I was talking to my Polish buyer the other day when the topic of wages came up. The only reason I'm able to sell flowers to Poland is that it's still far too cold for them to have anything resembling a daffodil blooming cheaply and cheerfully out in a field at this time of year. God bless the warm wet Irish climate!
Without the climatic advantage we wouldn't have a hope of competing with Polish growers. My buyer tells me that the minimum wage there is €600 a month, which works out at less than €4 per hour.
He winced when I told him that our minimum wage went up again on February 1 to €10.10 per hour.
This is the fifth increase in the last four years, bringing the cost of employing somebody at that rate up to over €12 per hour when employer's PRSI and holiday pay are factored in.
But it would be wrong to expect anyone to work for less than this in 2020 when the price of a cup of coffee is equivalent to at least 15 minutes' labour.
If you're feeling sorry for my flower pickers, spare a thought for your average suckler farmer.
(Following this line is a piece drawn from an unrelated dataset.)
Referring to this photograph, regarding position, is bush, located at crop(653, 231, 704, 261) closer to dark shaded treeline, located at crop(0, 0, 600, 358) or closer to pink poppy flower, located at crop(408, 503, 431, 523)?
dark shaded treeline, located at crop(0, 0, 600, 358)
Only 11pc of them are making the minimum wage, according to Teagasc's National Farm Survey data.
It's not stated that bluntly in the press release. Instead they explain that for a farm to be 'viable' it needs to be paying the minimum wage along with returning 5pc on the stock and machinery.
Note that 5pc return would barely cover the cost of borrowing for machinery or stock, and it allows nothing for the money tied up in the asset value of the land.
So when the data says that only 11pc of cattle rearing systems are viable you can take it that 89pc of suckler farmers aren't earning a minimum wage for their time spent farming.
And if the minimum wage is increasing and returns in beef are static or falling, more and more cattle farms will be pushed into the unviable bracket.
This is a stark backdrop to a recent Oxfam report on the super-wealthy of the world, which listed 17 Irish billionaires - among them the beef processing kingpins, the Goodmans, who have seen their wealth quadruple in the last decade to make them the fourth wealthiest family in Ireland.
Larry Goodman's business empire worth €2.6bn has been built on the profits accumulated from the beef sector.
The economists among you will point out that wealth and income aren't the same thing, but even on a strict income basis, the estimated €170m profit reported by Goodman's in 2018 is still a million miles away from the minimum wage. And it's an infinitely better return on the assets than any than beef farm I've been on.
Is it just me that gets annoyed by the fact that the disparity in returns is so vast that the suppliers in the sector - the farmers - are now totally dependent on State subsidies to keep them afloat?
Exacerbating the situation is the bonkers tax system that the world has sleep-walked its way into.
Warren Buffett was one of the first billionaires to openly admit that he is often taxed at a lower rate than the secretaries who work for him.
Part of the reason for this is that the world's richest people are able to afford to squirrel away wealth in labyrinthine off-shore tax havens.
This allows the gap between the haves and the have-nots to grow to the point where the planet's 2,153 billionaires have more than the combined wealth of 4,600,000,000 of the global population.
In an era when we are all supposed to be aiming for sustainability, this growing inequality is going to blow up in everybody's face sooner rather than later.
The protests by frustrated and disheartened Irish beef farmers were only a localised warm-up act when you think of the big picture.
Although I'm convinced that their protests were totally misdirected, I entirely empathise with the deep-seated resentment welling up in farmers who feel they are heading for penury in order to feather the beds of the ultra-wealthy.
At the rate they are going, they might even be better off picking daffodils.